● Supplied passage:
[START]
Summary
Add clusterDeletionBehavior to ClusterProfile.spec to specify the behavior when a cluster is deleted with a single key. Three values are available, with RemovePolicies as the default.
LeavePolicies — Leave deployed resources (Helm/manifests) intact
RemovePolicies — Best-effort deletion (MUST NOT block with Runtime Hook)
EnforceRemovePolicies — Ensure deletion (Block using CAPI Runtime Hook until deletion completes)
This provides explicit control for "cluster deletion" behavior, complementing stopMatchingBehavior (behavior when "match is lost").
Proposal (API)
# ClusterProfile (CRD sketch)
spec:
# When the Cluster resource itself is being deleted,
# what should Sveltos do with resources deployed by this ClusterProfile?
[END]
● Supplied information:
[START]
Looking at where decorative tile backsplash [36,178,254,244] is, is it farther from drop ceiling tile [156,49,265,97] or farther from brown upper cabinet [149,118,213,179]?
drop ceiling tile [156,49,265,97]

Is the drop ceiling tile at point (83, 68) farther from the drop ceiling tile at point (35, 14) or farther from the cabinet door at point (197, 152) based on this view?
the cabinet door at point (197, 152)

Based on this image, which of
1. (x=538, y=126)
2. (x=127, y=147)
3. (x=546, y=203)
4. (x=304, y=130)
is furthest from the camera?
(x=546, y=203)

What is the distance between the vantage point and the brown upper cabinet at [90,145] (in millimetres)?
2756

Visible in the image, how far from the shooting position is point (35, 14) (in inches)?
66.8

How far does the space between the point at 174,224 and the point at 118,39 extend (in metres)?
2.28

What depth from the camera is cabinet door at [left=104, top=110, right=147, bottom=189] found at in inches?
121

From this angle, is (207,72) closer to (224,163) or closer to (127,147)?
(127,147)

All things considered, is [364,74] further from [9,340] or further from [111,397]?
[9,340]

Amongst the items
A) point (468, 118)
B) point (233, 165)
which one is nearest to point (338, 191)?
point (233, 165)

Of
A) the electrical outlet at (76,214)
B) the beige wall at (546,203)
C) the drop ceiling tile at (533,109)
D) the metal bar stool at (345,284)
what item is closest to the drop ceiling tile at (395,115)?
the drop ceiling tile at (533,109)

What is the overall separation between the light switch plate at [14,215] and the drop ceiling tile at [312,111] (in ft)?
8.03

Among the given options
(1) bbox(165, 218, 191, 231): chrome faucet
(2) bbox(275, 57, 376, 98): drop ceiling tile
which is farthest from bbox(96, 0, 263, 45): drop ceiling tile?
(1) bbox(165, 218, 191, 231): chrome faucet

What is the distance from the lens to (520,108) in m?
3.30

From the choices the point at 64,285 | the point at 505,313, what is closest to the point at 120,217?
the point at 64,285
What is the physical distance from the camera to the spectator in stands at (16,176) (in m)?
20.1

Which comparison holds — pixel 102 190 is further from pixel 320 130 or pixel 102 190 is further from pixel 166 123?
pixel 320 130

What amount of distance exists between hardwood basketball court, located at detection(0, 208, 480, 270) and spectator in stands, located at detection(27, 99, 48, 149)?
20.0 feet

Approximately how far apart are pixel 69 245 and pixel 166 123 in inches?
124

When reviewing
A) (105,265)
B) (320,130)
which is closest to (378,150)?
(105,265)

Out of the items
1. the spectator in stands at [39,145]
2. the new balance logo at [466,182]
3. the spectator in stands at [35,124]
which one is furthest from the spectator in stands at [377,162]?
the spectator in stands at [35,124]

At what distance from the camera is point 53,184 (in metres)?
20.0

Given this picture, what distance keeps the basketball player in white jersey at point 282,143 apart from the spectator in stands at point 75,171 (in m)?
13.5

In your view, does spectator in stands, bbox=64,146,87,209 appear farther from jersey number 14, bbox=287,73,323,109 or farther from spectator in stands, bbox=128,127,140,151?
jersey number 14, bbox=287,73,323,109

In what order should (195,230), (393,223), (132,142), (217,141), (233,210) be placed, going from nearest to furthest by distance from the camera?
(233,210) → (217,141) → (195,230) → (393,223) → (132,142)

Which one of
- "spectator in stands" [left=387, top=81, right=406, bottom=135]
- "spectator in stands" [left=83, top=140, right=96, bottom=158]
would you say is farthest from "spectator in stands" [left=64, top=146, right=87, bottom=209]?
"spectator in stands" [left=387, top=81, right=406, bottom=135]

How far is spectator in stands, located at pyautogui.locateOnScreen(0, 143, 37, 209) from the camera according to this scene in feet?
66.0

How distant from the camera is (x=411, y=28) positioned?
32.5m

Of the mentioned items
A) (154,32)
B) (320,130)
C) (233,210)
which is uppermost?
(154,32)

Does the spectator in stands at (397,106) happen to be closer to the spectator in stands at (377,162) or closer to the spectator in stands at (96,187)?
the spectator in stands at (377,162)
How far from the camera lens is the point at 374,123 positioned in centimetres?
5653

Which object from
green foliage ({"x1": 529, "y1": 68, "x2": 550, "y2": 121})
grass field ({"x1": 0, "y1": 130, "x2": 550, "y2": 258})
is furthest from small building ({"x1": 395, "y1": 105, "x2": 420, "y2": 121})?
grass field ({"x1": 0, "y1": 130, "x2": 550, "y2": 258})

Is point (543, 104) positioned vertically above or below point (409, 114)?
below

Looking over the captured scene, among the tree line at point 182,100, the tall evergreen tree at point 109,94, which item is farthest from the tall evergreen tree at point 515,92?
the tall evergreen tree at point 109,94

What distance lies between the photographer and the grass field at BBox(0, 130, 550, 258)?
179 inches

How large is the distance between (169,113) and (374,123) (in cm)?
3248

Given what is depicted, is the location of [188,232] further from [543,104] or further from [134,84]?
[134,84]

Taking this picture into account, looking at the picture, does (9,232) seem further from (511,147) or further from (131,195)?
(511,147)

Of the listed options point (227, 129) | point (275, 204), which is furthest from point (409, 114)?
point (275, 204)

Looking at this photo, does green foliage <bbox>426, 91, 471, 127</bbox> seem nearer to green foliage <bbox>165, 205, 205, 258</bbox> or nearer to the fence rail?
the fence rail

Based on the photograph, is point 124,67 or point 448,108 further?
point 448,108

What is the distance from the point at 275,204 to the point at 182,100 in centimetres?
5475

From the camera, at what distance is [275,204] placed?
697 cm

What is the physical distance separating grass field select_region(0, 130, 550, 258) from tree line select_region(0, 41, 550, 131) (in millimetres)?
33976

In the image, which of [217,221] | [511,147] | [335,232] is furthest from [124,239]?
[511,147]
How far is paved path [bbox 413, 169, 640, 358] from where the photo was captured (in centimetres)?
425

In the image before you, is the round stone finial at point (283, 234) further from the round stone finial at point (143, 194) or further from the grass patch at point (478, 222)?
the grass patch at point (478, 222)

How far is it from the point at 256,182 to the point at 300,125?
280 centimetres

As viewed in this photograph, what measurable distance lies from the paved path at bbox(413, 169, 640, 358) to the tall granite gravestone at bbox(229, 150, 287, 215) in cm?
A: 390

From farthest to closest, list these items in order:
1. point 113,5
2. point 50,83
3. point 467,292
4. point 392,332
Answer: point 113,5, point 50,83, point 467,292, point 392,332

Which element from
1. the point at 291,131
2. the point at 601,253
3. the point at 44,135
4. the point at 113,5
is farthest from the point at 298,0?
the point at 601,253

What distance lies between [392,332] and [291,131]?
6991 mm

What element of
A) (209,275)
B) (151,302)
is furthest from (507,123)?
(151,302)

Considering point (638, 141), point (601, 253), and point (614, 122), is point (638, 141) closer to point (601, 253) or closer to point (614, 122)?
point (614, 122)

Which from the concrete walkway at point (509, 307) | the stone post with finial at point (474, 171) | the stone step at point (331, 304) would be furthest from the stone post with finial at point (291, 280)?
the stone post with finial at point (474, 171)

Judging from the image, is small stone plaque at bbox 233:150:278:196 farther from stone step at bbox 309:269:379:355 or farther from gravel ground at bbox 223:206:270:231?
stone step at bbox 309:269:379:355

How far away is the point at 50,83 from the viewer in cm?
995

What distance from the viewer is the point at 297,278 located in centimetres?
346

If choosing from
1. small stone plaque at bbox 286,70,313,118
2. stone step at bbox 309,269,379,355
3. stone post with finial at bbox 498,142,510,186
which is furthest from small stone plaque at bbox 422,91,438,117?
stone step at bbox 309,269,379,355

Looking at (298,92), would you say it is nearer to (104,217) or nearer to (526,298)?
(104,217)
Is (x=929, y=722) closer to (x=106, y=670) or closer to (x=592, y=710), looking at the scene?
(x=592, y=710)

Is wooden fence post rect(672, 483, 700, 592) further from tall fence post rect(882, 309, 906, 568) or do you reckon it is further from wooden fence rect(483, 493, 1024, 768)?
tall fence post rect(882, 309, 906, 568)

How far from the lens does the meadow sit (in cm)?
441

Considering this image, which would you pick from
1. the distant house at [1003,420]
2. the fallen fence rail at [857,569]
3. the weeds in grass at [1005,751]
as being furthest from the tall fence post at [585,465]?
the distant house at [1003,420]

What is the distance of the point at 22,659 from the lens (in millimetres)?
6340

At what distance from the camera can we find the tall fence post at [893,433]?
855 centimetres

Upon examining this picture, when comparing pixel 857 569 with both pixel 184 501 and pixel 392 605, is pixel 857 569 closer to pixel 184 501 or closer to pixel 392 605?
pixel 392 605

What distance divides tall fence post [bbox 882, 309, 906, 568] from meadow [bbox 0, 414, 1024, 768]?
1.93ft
[END]
● Things to do:
a. Name every value that the clusterDeletionBehavior proposal makes available for the new field.
b. In the clusterDeletionBehavior proposal, which value serves as the default?

● Full solutions:
a.
LeavePolicies
RemovePolicies
EnforceRemovePolicies

b. RemovePolicies